AVENANT. - Tu le vois, Arlequin, il ne faut pas toujours juger d'après les premières apparences. Mais le jour s'avance. Il est temps d'aller retrouver ma suite qui pourrait bien s'inquiéter d'une plus longue absence. Puis, nous nous mettrons sur-le-champ en route pour le palais de la Belle aux cheveux d'or, qu'on ne doit pas tarder à apercevoir.

     (Ils sortent).

 

ACTE  II

 

SCÈNE  PREMIÈRE.

 

Le théâtre représente un riche salon du palais de la Belle aux cheveux d'or.


Azélia

 

Azélia - Zéphyrine
 


Zéphyrine

 

ZÉPHYRINE. - Oui, belle princesse, le nouvel ambassadeur Avenant est bien nommé ; car il est beau comme l'amour.

AZÉLIA. - Mais, Zéphyrine, comment savez-vous cela ?

ZÉPHYRINE. - C'est que la curiosité nous a toutes fait monter sur la terrasse du palais, quand l'ambassadeur du roi Potestas et sa suite sont entrés dans la grande avenue.

AZÉLIA. - Hé quoi, vous avez quitté vos occupations, pour voir passer cet étranger ? Savez-vous bien qu'un tel empressement est blâmable de que vous en devriez rougir.
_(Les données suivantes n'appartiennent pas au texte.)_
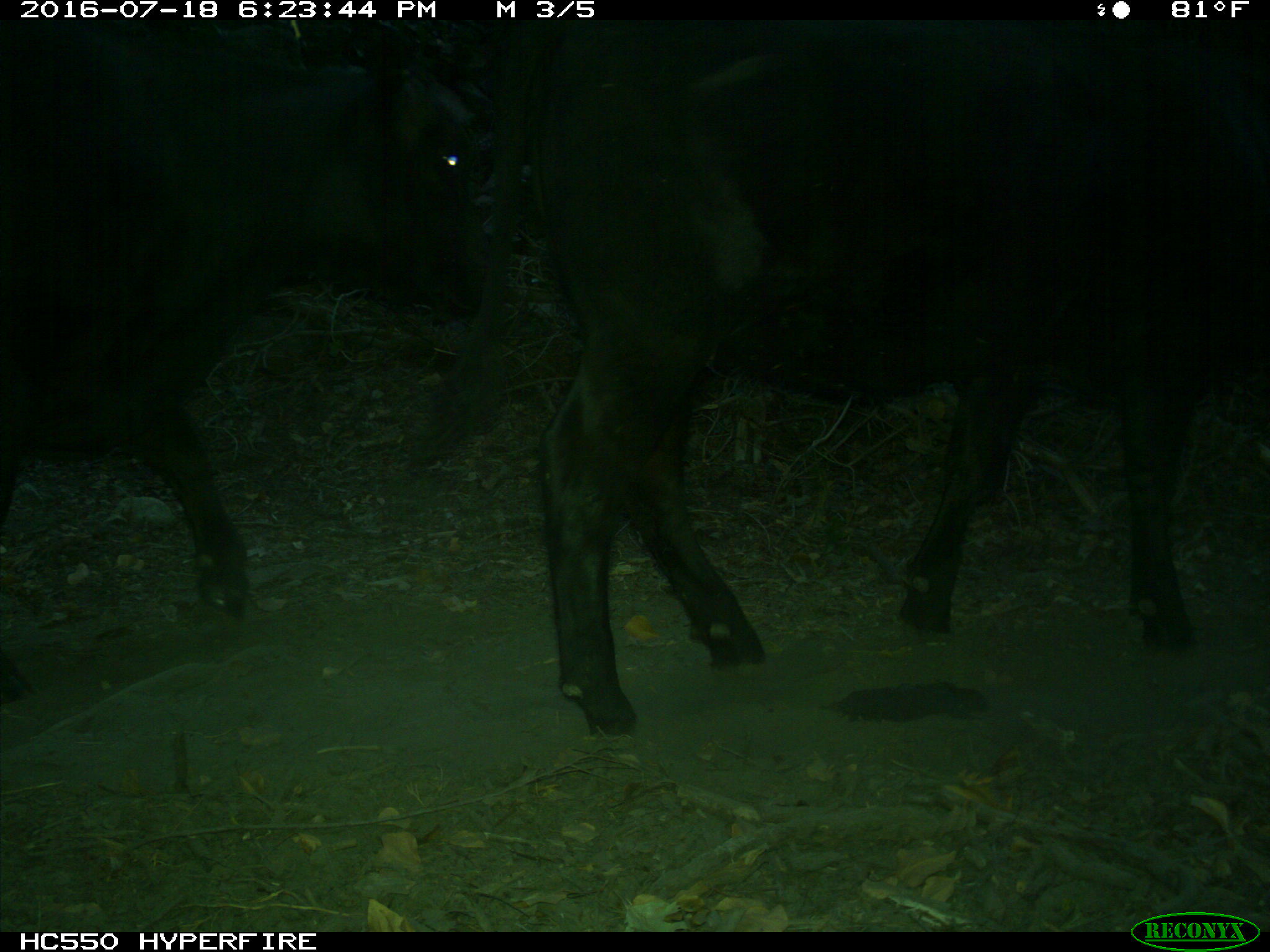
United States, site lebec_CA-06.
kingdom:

Pour moi, je le recevrai, parce que je dois le recevoir ; mais je ne pense pas que ce nouveau négociateur soit plus heureux que tous ceux qui l'ont précédé. La renommée, j'en conviens, publie les louanges du roi Potestas ; mais je ne me sens aucune inclination à compromettre ma liberté. Qu'ai-je à désirer ? Je règne, je suis indépendante... et un mari, quel qu’aimable qu'il soit, est toujours un mari, c’est-à-dire un maître.

     Air : Lorsque c'est la fidélité.

     En vain l'hymen avec des fleurs
     Couvre les nœuds du mariage :
     Peut-il adoucir les rigueurs
     Q
u'offre un éternel esclavage ?
     Être soumise à son époux
     C’est un devoir ou c’est faiblesse !...
     Et je trouve beaucoup plus doux
     De rester toujours la maîtresse.

 

ZÉPHYRINE. - Ah ! madame, s'il m'était permis de vous répondre...
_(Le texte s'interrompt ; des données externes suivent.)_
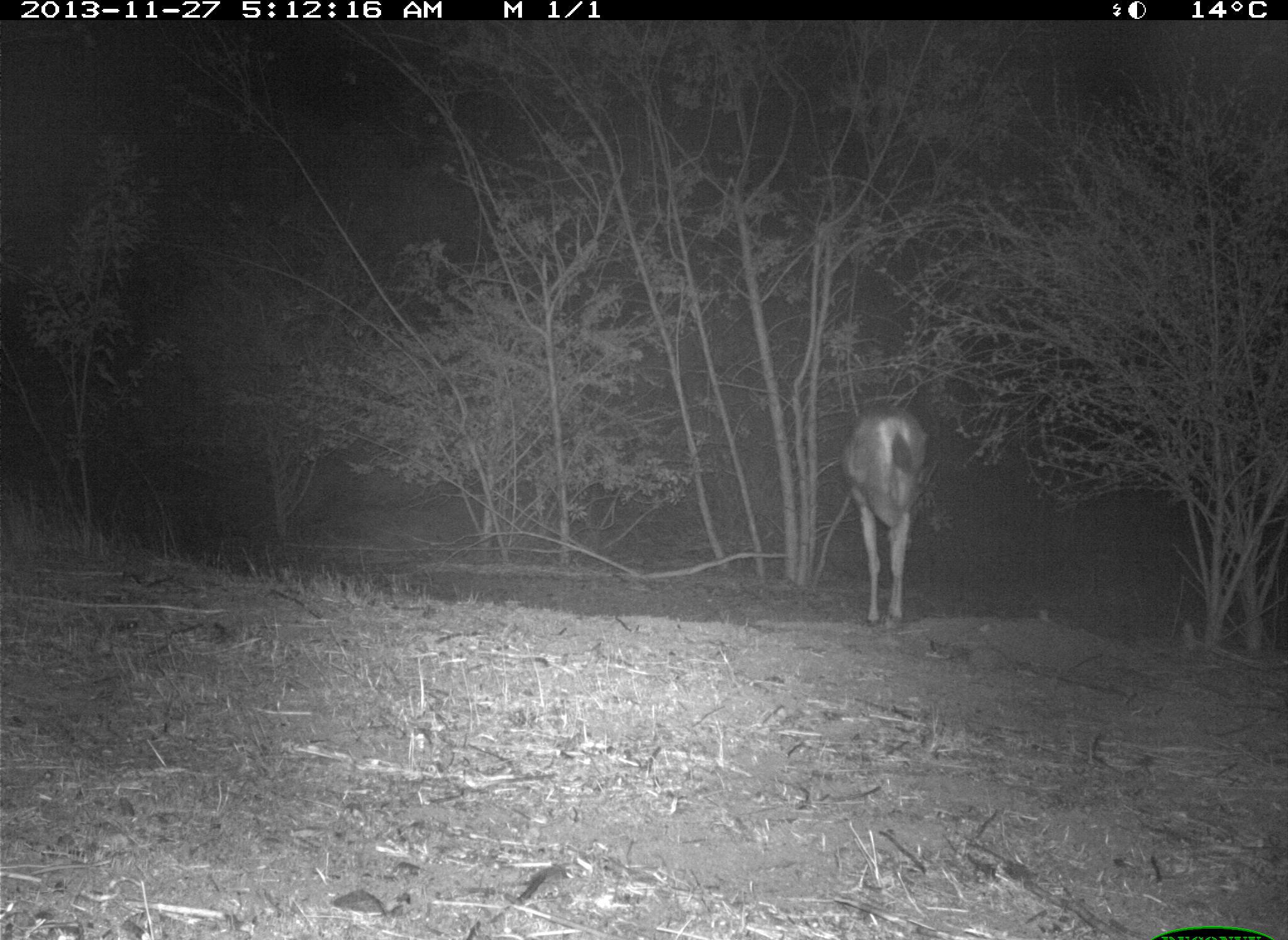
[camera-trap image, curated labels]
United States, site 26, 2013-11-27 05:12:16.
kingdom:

AZÉLIA. - Que pourrais-tu me dire ? Parle ; je te permets de m'expliquer ta façon de penser sur ce sujet.


ZÉPHYRINE. - Librement ?

AZÉLIA. - Oui... en toute sécurité.

ZÉPHYRINE. - Hé bien, voici ce que je répondrais à Votre Majesté :

       Air : De Céline.

     Vivre dans un autre soi-même
     Au sein d'une douce amitié ;
     M
ettre avec celui que l'on aime
     Tous ses sentiments de moitié.
     Entre deux ne former qu'une âme,
     Qu'un esprit, qu'une volonté...
     Près d'un époux, voilà, Madame,
     Le bonheur en réalité.


AZÉLIA. - Tu me fais là un tableau qui pourrait me séduire, si je n'avais précisément le mariage en aversion.
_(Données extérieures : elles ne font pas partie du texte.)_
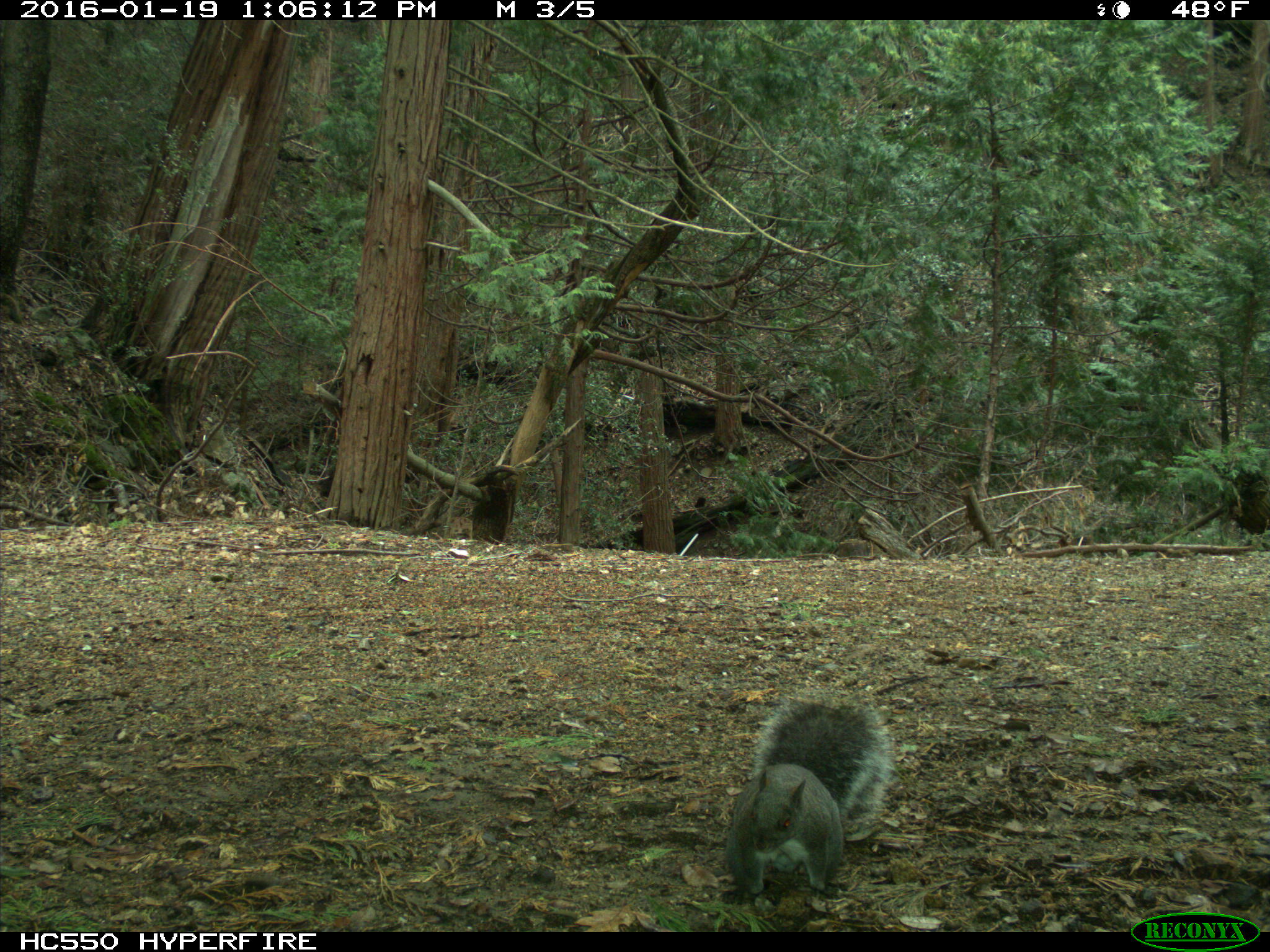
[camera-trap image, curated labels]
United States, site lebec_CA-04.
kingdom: Animalia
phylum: Chordata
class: Mammalia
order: Rodentia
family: Sciuridae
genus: Sciurus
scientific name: Sciurus carolinensis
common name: eastern gray squirrel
ZÉPHYRINE. - Ah ! Princesse, c’est que personne n'a encore eu le bonheur de vous plaire ; et bien certainement vous n'auriez pas refusé par avance le roi Potestas, s'il avait su vous intéresser. S'il faut pourtant en croire tout le bien qu'on publie de sa personne...

AZÉLIA. - Je voudrais savoir ce qu'il peut attendre de cette seconde ambassade, quand déjà j'ai congédié la première avec un refus formel.


ZÉPHYRINE. - Il aura pensé qu'Avenant, plus adroit que son prédécesseur, trouverait moyen d'obtenir votre consentement... et cela pourrait bien advenir ainsi.

AZÉLIA. - Oh ! j'en doute fort.


ZÉPHYRINE. - Vous ne pouvez cependant pas toujours rester fille ; vos peuples ont le plus vif désir de vous voir faire le choix d'un époux, et sans doute que si vous refusez un monarque aimable, ce n’est pas pour accorder votre main au géant Galifron qui vous obsède de ses instances et qui, pour se venger de vos refus, dépeuple vos états en croquant tous vos sujets, et finira par vous dévorer vous-même, si vous n'avez là personne pour vous défendre contre lui.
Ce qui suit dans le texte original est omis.